━━━ Excerpt to read ━━━

After facing losses, Nepal Airlines decides to lease out or sell 6 Chinese-made aircraft

ANI
·2-min read
Representative Image
Representative Image

Kathmandu [Nepal], April 6 (ANI): After facing heavy losses, Nepal Airlines has decided to lease out or sell six of its Chinese-made aircraft.

"Out of the two options recommended by the Nepal Finance Ministry--dry lease or outright sale--Nepal Airlines will try the first one," The Kathmandu Post quoted Dim Prasad Poudel, Managing Director of Nepal Airlines, on Sunday as saying.

"We have constituted a committee to determine the lease rate. The panel will submit a report within a week, and we will show it to the board for its go-ahead," he added.

After the board's approval, Nepal Airlines will invite offers from prospective national and international bidders to lease the Chinese planes, said Poudel.

━━━ Collected material ━━━

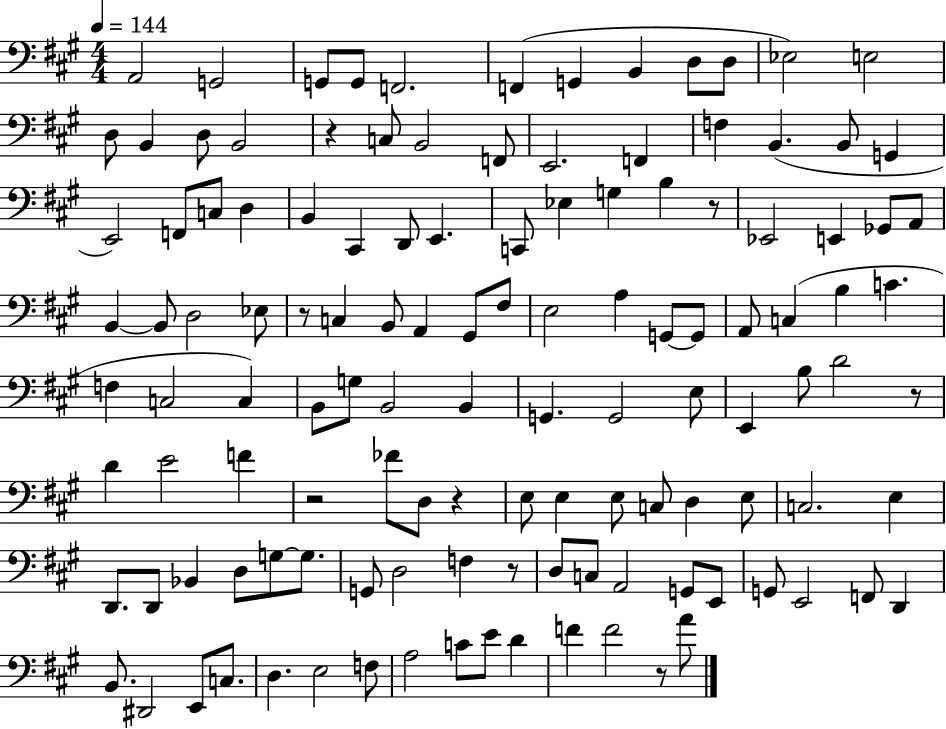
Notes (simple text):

A2/h G2/h G2/e G2/e F2/h. F2/q G2/q B2/q D3/e D3/e Eb3/h E3/h D3/e B2/q D3/e B2/h R/q C3/e B2/h F2/e E2/h. F2/q F3/q B2/q. B2/e G2/q E2/h F2/e C3/e D3/q B2/q C#2/q D2/e E2/q. C2/e Eb3/q G3/q B3/q R/e Eb2/h E2/q Gb2/e A2/e B2/q B2/e D3/h Eb3/e R/e C3/q B2/e A2/q G#2/e F#3/e E3/h A3/q G2/e G2/e A2/e C3/q B3/q C4/q. F3/q C3/h C3/q B2/e G3/e B2/h B2/q G2/q. G2/h E3/e E2/q B3/e D4/h R/e D4/q E4/h F4/q R/h FES4/e D3/e R/q E3/e E3/q E3/e C3/e D3/q E3/e C3/h. E3/q D2/e. D2/e Bb2/q D3/e G3/e G3/e. G2/e D3/h F3/q R/e D3/e C3/e A2/h G2/e E2/e G2/e E2/h F2/e D2/q B2/e. D#2/h E2/e C3/e. D3/q. E3/h F3/e A3/h C4/e E4/e D4/q F4/q F4/h R/e A4/e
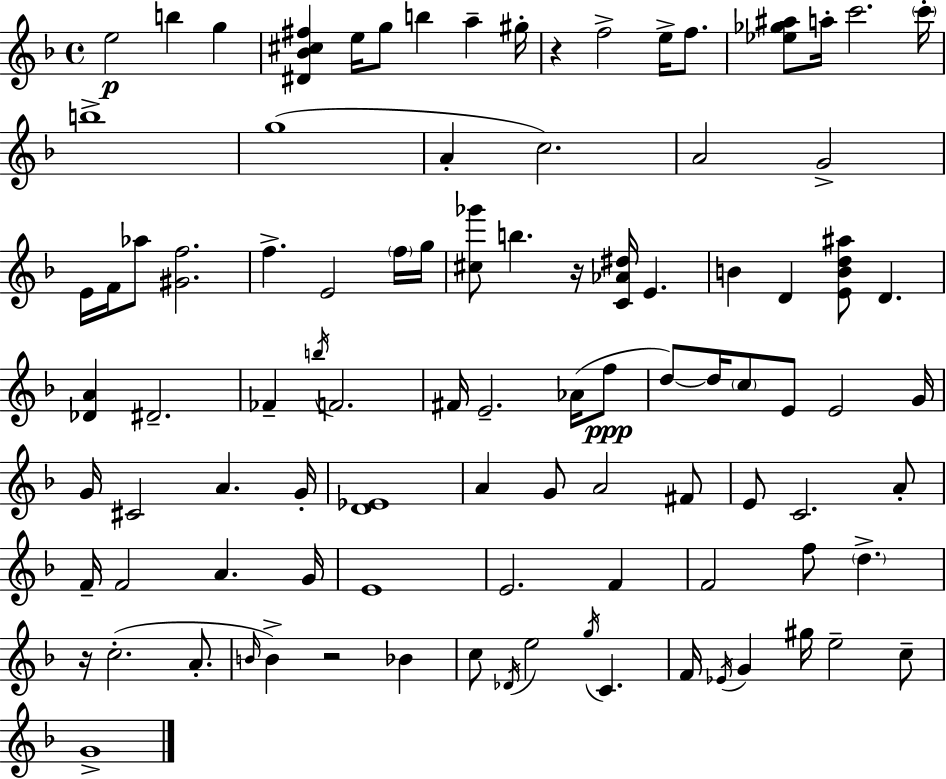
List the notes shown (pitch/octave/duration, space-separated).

E5/h B5/q G5/q [D#4,Bb4,C#5,F#5]/q E5/s G5/e B5/q A5/q G#5/s R/q F5/h E5/s F5/e. [Eb5,Gb5,A#5]/e A5/s C6/h. C6/s B5/w G5/w A4/q C5/h. A4/h G4/h E4/s F4/s Ab5/e [G#4,F5]/h. F5/q. E4/h F5/s G5/s [C#5,Gb6]/e B5/q. R/s [C4,Ab4,D#5]/s E4/q. B4/q D4/q [E4,B4,D5,A#5]/e D4/q. [Db4,A4]/q D#4/h. FES4/q B5/s F4/h. F#4/s E4/h. Ab4/s F5/e D5/e D5/s C5/e E4/e E4/h G4/s G4/s C#4/h A4/q. G4/s [D4,Eb4]/w A4/q G4/e A4/h F#4/e E4/e C4/h. A4/e F4/s F4/h A4/q. G4/s E4/w E4/h. F4/q F4/h F5/e D5/q. R/s C5/h. A4/e. B4/s B4/q R/h Bb4/q C5/e Db4/s E5/h G5/s C4/q. F4/s Eb4/s G4/q G#5/s E5/h C5/e G4/w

━━━

Exercises |
**A)** Copy the news report about Nepal Airlines word for word, starting at the words "After facing losses, Nepal" and stopping after "its Chinese-made aircraft.".
**B)** Write what comes next in the news report about Nepal Airlines, picking up right after its last sentence.
The lines above aren't needed here.

Set of answers |
**A)**
After facing losses, Nepal Airlines decides to lease out or sell 6 Chinese-made aircraft

ANI
·2-min read
Representative Image
Representative Image

Kathmandu [Nepal], April 6 (ANI): After facing heavy losses, Nepal Airlines has decided to lease out or sell six of its Chinese-made aircraft.

**B)**
He further stated that "if there are no takers, we will go for the second option--sale. Both options seem difficult, but we don't have any alternative".

Citing the Nepal Airlines officials, The Kathmandu Post reported that the planes will be given on dry lease, which means the owner will provide the aircraft only, without crew or ground staff.

Nepal Airlines has repeatedly said that the Chinese-made planes were causing heavy losses ever since they were acquired between 2014 and 2018 and that it wants to remove them to stop further losses.

The finance ministry, the owner of the planes, gave the green signal to Nepal Airlines last month to lease out or sell the planes.

In July last year, the board of directors of Nepal Airlines unanimously decided to stop flying the Chinese planes as they cost more money to operate than they brought in.

Five months after the decision, in December 2020, the national flag carrier had submitted four options to its line ministry--Civil Aviation Ministry--to get rid of the six inefficient Chinese aircraft in its fleet.

The first option was to ask the aircraft manufacturers to buy back the planes by evaluating their existing worthiness.

The second option presented by the flag carrier was to lease out the planes to interested Nepali operators on either a long-term or a short-term basis.

The third alternative was to auction off the planes through a global competitive bidding process.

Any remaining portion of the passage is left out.